2003
Past Meetings and Presentations -- 2003
13-17 January
2003 - Health Level 7 Working Group Meetings
San Antonio, TX
The next Health Level 7 Working Group
Meetings will take place in San Antonio,
TX in January. The Regulated Clinical
Research Information Management (RCRIM)
Technical Committee is a collaborative
opportunity among HL7, CDISC, and FDA.
Meetings are open. For more information,
please visit the website at www.hl7.org.
CDISC representatives can attend as HL7
members.
23-24
January 2003 - DIA Clinical Data Management
Workshop Tokyo, Japan, Tokyo Conference
Center
For the DIA CDM Workshop, Mineko Fujimoto
of Nihon Schering K.K., who is serving
on the program committee, has invited
CDISC presentations. More specific information
will be available at a later date.
3-5
February 2003 - Clinical Technologies
Congress Philadelphia, Wyndham Franklin
Plaza
The 2003 Clinical Technologies Congress,
February 3-5, 2003 in Philadelphia, is
a large-scale, multi-track pharmaceutical
industry event addressing opportunities
to leverage and integrate technologies
throughout clinical trials.
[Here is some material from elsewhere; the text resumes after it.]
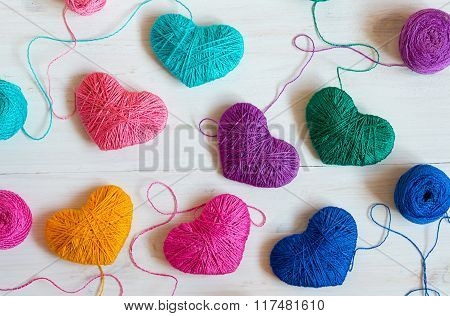 Multicolored Hearts With A Balls Of Thread On White Wooden Background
The comprehensive
program will bring together representatives
from CROs, sponsors, investigative sites
and other professionals to collaborate;
it will address the challenges in technology
selection, implementation, management,
and acceptance.
Specific topics to be addressed include:
- Improving Data Collection
and Processing through EDC Technologies
- Integrating Medical
Records and Clinical Trial Management
- Applying Clinical
Trial Simulations to Make Better Drug
Development Decisions
- Blended E-Learning:
Training a Worldwide Clinical Staff
- Ensuring Regulatory
Compliance Throughout Clinical Trials
The event includes Keynote and Plenary
presentations by:
Alpheus Bingham, PhD - Vice President,
e.Lilly, ELI LILLY & CO.
Sylva Collins - Vice President, Electronic
Data Capture, NOVARTIS
Ira Katz - Vice President, Drug Evaluation
Clinical Operations, JOHNSON & JOHNSON
Rebecca Kush, PhD - President, CDISC
Kenneth Getz, MBA, CenterWatch
Barbara Tardiff, M.D. Ph.D. of REGENERON
will speak on progress in the HL7 Regulated
Clinical Research and Information Management
(RCRIM) Technical Committee, which is
co-chaired by representatives of CDISC,
FDA and HL7.
For more details, please visit www.clinicalevent.com
10
February 2003 - DIA Workshop: Database
Standards in Clinical Research: An Operational
Perspective
Philadelphia, Hyatt Regency at Penn’s
Landing
This workshop will cover the following
topics:
- An overview
of Clinical Data Management –
From Data Capture to Analysis Database
- Balancing Between
Internal Clinical Data Management Process
Nees and External Factors
- Cost Benefit of
Implementing CDISC Standards
- Return on Investment
of Virtual Database
Frank Newby (CDISC) and Michele Thomas
(GSK) have been requested to speak at
this workshop. Another speaker will be
selected to complete the session. Abstracts
are due by 1 November to the DIA (www.diahome.org).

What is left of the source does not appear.